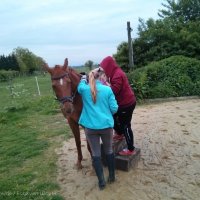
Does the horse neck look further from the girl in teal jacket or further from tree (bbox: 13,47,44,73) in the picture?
tree (bbox: 13,47,44,73)

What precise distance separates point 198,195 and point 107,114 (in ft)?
5.32

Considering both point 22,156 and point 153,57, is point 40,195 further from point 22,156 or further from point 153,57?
point 153,57

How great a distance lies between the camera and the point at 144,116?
9148 mm

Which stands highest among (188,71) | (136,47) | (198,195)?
(136,47)

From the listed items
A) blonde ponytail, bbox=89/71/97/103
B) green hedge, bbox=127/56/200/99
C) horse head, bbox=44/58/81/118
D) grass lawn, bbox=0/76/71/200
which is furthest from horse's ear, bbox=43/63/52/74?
green hedge, bbox=127/56/200/99

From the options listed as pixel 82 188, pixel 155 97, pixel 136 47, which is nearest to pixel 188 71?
pixel 155 97

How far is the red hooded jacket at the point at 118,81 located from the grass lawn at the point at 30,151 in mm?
1676

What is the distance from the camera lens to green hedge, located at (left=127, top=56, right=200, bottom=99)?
1194 centimetres

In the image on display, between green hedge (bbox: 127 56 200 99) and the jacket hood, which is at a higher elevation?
the jacket hood

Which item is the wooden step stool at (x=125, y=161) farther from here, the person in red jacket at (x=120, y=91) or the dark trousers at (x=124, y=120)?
the person in red jacket at (x=120, y=91)

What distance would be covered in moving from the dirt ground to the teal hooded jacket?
1.03 metres

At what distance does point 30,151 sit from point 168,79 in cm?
749

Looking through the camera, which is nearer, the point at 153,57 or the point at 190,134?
the point at 190,134

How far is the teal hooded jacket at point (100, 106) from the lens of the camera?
165 inches
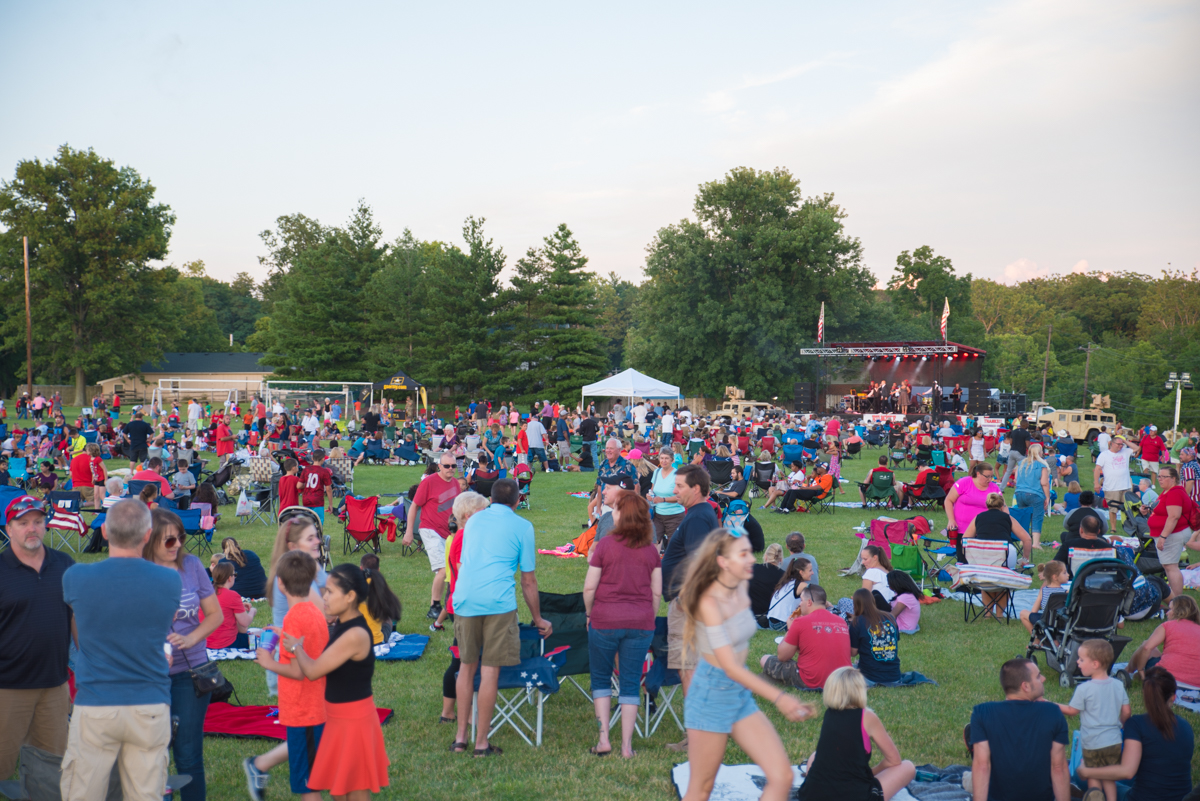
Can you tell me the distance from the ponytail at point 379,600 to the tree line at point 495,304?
35817 millimetres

§ DESCRIPTION OF THE TASK
Copy every one of the records above word for word, leaving out the pictures.

§ RESPONSE TO THE TASK
Does the horse neck look further from the girl in teal jacket or further from tree (bbox: 13,47,44,73) in the picture?
tree (bbox: 13,47,44,73)

What precise distance separates point 198,195 and point 107,114 (in ft)?
5.32

Considering both point 22,156 and point 153,57, is point 40,195 further from point 22,156 or further from point 153,57?
point 153,57

How great a distance lies between the camera and the point at 144,116?
9148 mm

Which stands highest among (188,71) | (136,47) | (198,195)?
(136,47)

From the listed items
A) blonde ponytail, bbox=89/71/97/103
B) green hedge, bbox=127/56/200/99
C) horse head, bbox=44/58/81/118
D) grass lawn, bbox=0/76/71/200
which is furthest from horse's ear, bbox=43/63/52/74?
green hedge, bbox=127/56/200/99

From the options listed as pixel 82 188, pixel 155 97, pixel 136 47, which is nearest to pixel 188 71?
pixel 155 97

How far is the red hooded jacket at the point at 118,81 located from the grass lawn at the point at 30,151 in mm?
1676

What is the distance from the camera lens to green hedge, located at (left=127, top=56, right=200, bottom=99)?
1194 centimetres

In the image on display, between green hedge (bbox: 127 56 200 99) and the jacket hood, which is at a higher elevation?
the jacket hood

Which item is the wooden step stool at (x=125, y=161) farther from here, the person in red jacket at (x=120, y=91) or the dark trousers at (x=124, y=120)?
the person in red jacket at (x=120, y=91)

What distance would be covered in moving from the dirt ground to the teal hooded jacket?
1.03 metres

At what distance does point 30,151 sit from point 168,79 in cm?
749

Looking through the camera, which is nearer, the point at 153,57 or the point at 190,134?
the point at 190,134

How far is the teal hooded jacket at point (100, 106) from the lens of the camera?
165 inches
Can you tell me the distance from the ponytail at point 379,600 to the tree line at point 495,304?
35817 millimetres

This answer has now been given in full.